The centre supervises postgraduate students on programmes affiliated with School of Informatics, University of Edinburgh, Edinburgh College of Art, Napier University, Heriot-Watt University, and offers modules that connect to curricula at University of Oxford, University of Cambridge, Imperial College London, and UCL. It co-delivers courses that draw on textbooks by Jurafsky and Martin, Daniel Jurafsky, James Allen, and practical labs using tools from CMU Sphinx and Kaldi. Students engage with conferences such as Interspeech, ACL, EMNLP, ICASSP, and receive training via workshops linked to Mozilla Foundation community programmes.
The centre has formal partnerships with industry players including Google, Amazon, Apple Inc., IBM, Microsoft, Nuance Communications, Baidu, Tencent, Samsung Electronics, and Sony. It participates in consortia with standards and policy organisations such as ITU, W3C, ISO, IEEE, and collaborates with healthcare and assistive technology partners like NHS Scotland, National Health Service (England), Royal National Institute of Blind People, and Sense (charity). Research projects have run with companies across telecommunications and consumer electronics including Nokia, Ericsson, Huawei, Vodafone Group, and Orange S.A..
The centre contributed to development of synthesis systems related to waveform modelling techniques from WaveNet and neural vocoder advances inspired by work at DeepMind, and recognition technologies influenced by Kaldi and HTK. Its corpora and annotation practices have informed shared tasks organized by NIST, CHiME, AMI Meeting Corpus, CALLHOME, Switchboard, and GlobalPhone. Staff have taken leading roles in evaluation campaigns like Blizzard Challenge, CHiME Challenge, and influenced toolchains used by Mozilla Common Voice and Linguistic Data Consortium. Contributions include prosody modelling, multi-speaker synthesis, robust front-ends for noisy settings, and multilingual acoustic models used in projects funded by Horizon 2020 and European Research Council.
Leadership and researchers have included figures associated with the University of Edinburgh and external visiting scholars from University of Cambridge, MIT, Stanford University, Carnegie Mellon University, Max Planck Society, and Chinese Academy of Sciences.
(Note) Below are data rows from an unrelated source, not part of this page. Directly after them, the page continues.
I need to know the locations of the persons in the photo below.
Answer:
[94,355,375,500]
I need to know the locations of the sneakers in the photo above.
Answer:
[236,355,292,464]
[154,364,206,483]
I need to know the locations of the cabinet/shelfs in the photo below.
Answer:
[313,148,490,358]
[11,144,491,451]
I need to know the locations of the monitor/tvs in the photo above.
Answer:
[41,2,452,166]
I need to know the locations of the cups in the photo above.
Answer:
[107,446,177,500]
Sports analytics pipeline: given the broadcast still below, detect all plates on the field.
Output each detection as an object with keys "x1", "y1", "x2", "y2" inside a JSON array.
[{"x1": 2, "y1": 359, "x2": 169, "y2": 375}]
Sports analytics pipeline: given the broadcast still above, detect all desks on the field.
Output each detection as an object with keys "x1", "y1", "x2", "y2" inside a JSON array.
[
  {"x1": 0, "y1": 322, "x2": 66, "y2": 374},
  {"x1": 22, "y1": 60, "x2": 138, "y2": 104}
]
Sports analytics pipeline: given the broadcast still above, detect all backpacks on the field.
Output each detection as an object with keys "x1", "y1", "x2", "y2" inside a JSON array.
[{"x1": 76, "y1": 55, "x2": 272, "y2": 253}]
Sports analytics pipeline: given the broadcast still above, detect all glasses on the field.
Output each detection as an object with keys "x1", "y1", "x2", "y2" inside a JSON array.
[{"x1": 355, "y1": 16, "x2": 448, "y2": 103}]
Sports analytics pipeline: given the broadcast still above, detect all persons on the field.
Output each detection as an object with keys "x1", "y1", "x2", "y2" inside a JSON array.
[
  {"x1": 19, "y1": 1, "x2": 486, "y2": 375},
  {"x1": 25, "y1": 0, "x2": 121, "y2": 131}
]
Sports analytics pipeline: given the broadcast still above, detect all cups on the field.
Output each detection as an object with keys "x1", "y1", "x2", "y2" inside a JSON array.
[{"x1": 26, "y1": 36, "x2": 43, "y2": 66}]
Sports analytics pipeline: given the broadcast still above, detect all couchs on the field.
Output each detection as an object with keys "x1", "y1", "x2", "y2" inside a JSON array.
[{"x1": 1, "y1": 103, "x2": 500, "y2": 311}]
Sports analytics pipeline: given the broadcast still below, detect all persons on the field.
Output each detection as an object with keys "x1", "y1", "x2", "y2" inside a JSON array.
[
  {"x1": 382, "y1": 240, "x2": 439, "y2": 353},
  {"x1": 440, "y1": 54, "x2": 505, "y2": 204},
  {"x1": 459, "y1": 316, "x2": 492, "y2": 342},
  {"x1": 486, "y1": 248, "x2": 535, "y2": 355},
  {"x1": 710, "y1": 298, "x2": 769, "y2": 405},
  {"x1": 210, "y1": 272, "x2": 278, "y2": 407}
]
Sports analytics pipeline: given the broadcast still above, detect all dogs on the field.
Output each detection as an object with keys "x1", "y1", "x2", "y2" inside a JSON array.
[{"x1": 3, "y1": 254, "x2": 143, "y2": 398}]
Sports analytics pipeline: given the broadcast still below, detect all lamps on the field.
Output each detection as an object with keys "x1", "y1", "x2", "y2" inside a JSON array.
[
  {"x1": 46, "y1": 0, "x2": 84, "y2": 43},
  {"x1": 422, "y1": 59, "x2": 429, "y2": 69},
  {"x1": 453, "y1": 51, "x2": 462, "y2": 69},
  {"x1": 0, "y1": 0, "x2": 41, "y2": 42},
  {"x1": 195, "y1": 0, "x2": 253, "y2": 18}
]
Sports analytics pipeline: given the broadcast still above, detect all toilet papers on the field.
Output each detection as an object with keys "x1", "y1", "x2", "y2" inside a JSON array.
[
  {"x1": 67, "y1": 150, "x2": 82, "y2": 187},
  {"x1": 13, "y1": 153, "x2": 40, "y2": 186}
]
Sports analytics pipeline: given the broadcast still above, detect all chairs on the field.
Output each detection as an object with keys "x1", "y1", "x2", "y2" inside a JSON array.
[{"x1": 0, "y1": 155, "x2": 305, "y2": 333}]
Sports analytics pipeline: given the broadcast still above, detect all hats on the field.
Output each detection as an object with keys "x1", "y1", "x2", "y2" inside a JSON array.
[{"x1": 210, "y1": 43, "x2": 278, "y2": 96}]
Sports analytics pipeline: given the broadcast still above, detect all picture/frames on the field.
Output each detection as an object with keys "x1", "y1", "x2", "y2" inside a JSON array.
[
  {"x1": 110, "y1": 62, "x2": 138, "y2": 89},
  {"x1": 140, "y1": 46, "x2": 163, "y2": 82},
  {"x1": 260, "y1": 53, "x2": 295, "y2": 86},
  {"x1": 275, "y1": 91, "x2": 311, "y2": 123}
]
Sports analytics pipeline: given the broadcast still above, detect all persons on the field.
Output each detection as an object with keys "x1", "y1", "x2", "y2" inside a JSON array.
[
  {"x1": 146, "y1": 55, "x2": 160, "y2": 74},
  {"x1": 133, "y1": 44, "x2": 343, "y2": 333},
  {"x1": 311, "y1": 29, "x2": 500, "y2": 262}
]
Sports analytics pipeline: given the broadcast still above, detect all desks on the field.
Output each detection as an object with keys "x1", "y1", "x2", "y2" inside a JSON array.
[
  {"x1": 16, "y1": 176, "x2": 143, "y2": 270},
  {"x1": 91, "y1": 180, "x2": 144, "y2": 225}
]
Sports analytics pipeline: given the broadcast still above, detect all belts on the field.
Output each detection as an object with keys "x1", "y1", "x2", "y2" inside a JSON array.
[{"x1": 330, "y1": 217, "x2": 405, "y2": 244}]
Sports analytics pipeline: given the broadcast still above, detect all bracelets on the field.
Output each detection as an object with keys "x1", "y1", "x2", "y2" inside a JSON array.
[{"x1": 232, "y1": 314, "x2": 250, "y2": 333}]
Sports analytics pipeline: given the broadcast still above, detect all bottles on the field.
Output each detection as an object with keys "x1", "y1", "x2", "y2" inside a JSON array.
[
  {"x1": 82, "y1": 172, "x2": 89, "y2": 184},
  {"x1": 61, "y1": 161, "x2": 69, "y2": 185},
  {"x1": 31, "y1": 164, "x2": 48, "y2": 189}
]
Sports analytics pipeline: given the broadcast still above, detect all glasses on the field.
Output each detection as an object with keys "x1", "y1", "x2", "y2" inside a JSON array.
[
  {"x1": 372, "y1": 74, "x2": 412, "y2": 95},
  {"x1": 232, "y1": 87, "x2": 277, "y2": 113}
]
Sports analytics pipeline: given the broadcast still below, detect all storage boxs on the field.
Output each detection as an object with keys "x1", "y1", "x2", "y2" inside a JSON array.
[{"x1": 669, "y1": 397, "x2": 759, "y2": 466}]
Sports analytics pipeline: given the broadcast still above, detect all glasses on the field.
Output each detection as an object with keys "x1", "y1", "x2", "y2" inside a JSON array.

Senior academics and postdoctoral fellows have connections with awardees from Royal Society, Royal Academy of Engineering, European Research Council, Marie Skłodowska-Curie Actions, and have published in venues such as Nature Communications, Science Advances, IEEE Transactions on Audio, Speech, and Language Processing, and Computational Linguistics.
The centre and its members have received grants, fellowships, and awards from EPSRC, ERC, Royal Society, Royal Society of Edinburgh, British Academy, Marie Curie Actions, NATO Science for Peace, and recognition via best paper awards at Interspeech, ICASSP, ACL, and EMNLP. Its datasets and software have earned citations in international community resources and have been acknowledged in reports by UK Research and Innovation and policy documents involving Department for Business, Energy and Industrial Strategy.